Lo afferma la motivazione della sentenza di assoluzione della Corte d'appello
"FINO AL 1980 ANDREOTTI PARTECIPAVA ALL'ASSOCIAZIONE MAFIOSA''
Quand'era presidente del Consiglio, nel '79, incontrò l'esponente di "Cosa nostra'' Bontade

Il processo al senatore Andreotti per associazione a delinquere e concorso in associazione mafiosa iniziato il 27 marzo 1993, allorché la procura di Palermo emanò un avviso di garanzia, si è concluso il 2 maggio di quest'anno con la sentenza della Corte di appello che conferma l'assoluzione di Andreotti già decretata in prima istanza, per "insufficienza di prove'' il 23 ottobre 1999 dalla quinta sezione del tribunale di Palermo. Eppure tale assoluzione suona come una beffa alla luce della pubblicazione delle motivazioni della sentenza avvenuta il 25 luglio.
Dalle 1.520 pagine delle motivazioni, divise in 6 volumi e 45 capitoli, emerge infatti che l'ex presidente del Consiglio democristiano almeno fino al 1980 ebbe rapporti con la mafia. Successivamente la sua condotta mutò. Risultato giudiziario: le accuse fino al 1980 (associazione a delinquere, perché quella di stampo mafioso fu introdotta solo nel 1982) devono essere prescritte. Per le altre subentra l'assoluzione nel merito.
Un passaggio su tutti delle motivazioni dei giudici la dice lunga: prima dell'80 il rapporto tra Andreotti e "Cosa nostra'' non fu "una semplice manifestazione di un comportamento solo moralmente scorretto e di una vicinanza penalmente irrilevante''. No. Si trattò di "una vera e propria partecipazione alla associazione mafiosa, apprezzabilmente protrattasi nel tempo''. Che si manifestò anche con "amichevoli ed anche dirette relazioni del senatore Andreotti con gli esponenti di spicco della così detta ala moderata di Cosa nostra, Stefano Bontade e Gaetano Badalamenti, propiziate dal legame del predetto con l'onorevole Salvo Lima ma anche con i cugini Antonino ed Ignazio Salvo, essi pure, peraltro, organicamente inseriti in Cosa nostra''. Tra l'altro, per la Corte d'appello, è provato un incontro che Andreotti ebbe con il boss mafioso Stefano Bontade nella primavera del 1980 nonché uno precedente nell'estate del '79. Ossia a cavallo dell'assassinio del presidente della Regione, Piersanti Mattarella (6 gennaio 1980). Dopo questo avvenimento secondo i giudici, Andreotti cercò di gestire la situazione, ma ci fu un "drammatico fallimento del disegno di mettere sotto il suo autorevole controllo l'azione dei suoi interlocutori ovvero, dopo la scelta sanguinaria di costoro, di tentare di recuperarne il controllo, promuovendo un definitivo, duro chiarimento, rimasto infruttuoso per l'atteggiamento arrogante assunto dal Bontade''.

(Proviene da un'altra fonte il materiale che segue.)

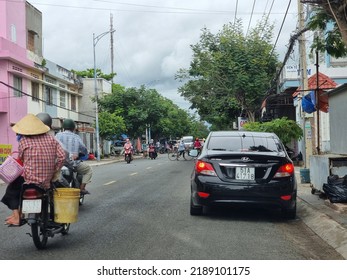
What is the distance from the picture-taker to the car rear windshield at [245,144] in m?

Sul perché dei contatti di Andreotti con la mafia la Corte elenca l'appoggio elettorale alla corrente andreottiana nonché "il solerte attivarsi dei mafiosi per soddisfare, ricorrendo ai loro metodi, talora anche cruenti, possibili esigenze dell'imputato o di amici del medesimo; la palesata disponibilità ed il manifestato buon apprezzamento del ruolo dei mafiosi da parte dell'imputato, frutto'' anche "di un autentico interesse personale a mantenere buone relazioni con essi''. Insomma come ha ribadito anche Gioacchino Natoli, uno dei pubblici ministeri che incriminò il senatore a vita, in un'intervista apparsa su "l'Unità'' del 31 luglio, "Cosa nostra'' ebbe da Andreotti "una dignità che non meritava'' e "si rafforzò enormemente per il contributo di amichevole disponibilità mostrato dal presidente Andreotti verso di essa''.
Come uomo delle istituzioni, è scritto nella sentenza, il senatore avrebbe dovuto denunciare i boss e fornire poi tutti gli elementi di cui era a conoscenza ma "di questi fatti, comunque si opini sulla configurabilità del reato, il senatore Andreotti risponde, in ogni caso, dinanzi alla Storia''. E la storia dice che costui non è stato affatto un perseguitato politico, come affermano il neoduce Berlusconi e gli altri esponenti dell'attuale regime neofascista, ma per anni, un referente attivo della mafia. E per questo crimine doveva pagare.